Louise channels her adolescent rage after a humiliating trauma through mosh pits and elbows after he introduces her to the music of Black Flag, whose album Damaged with the cover of frontman Henry Rollins punching a mirror made a particular impact.

I’ve always related to the punk spirit but, unlike my namesake, the thrashier stuff never really did it for me, and I admire Rollins more as an artist than a musician. My privileged, middle-class suburban upbringing probably didn’t leave me with the requisite level of rage to really feel at home in the pit, and at the time I was much more into the music of Frank Black than Black Flag. Or the Dead Milkmen over the Dead Kennedys.
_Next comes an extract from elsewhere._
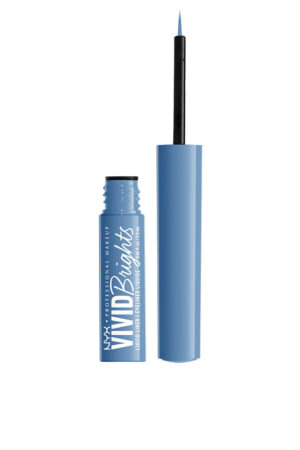 VIVID BRIGHT liquid liner #09-cobalt crush 2 ml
The craft of the Clash over the blast of the Pistols.
But the one band constantly playing in the background back then just as it still is today is the Tragically Hip, and their music is put to work as a presence woven throughout Hair for Men, which wraps up during a chaotic viewing party at a New Brunswick marina for the late Gord Downie’s final farewell. It takes a boatload of nerve to centre a second novel around an event watched closely by nearly a third of the country, quite possibly the biggest act of bravery most of us will ever witness, one of those “where were you when?” moments in Canadian history like the big Paul Henderson goal boomers are always going on about.
I’m sure the judges for next year’s Giller Awards watched the dead poet’s swan song too, and it won’t come as a surprise to anyone paying attention if Michelle Winters’ followup is in the running next fall as well.
It’s been a long time coming at eight years since I Am a Truck was published but well worth the wait.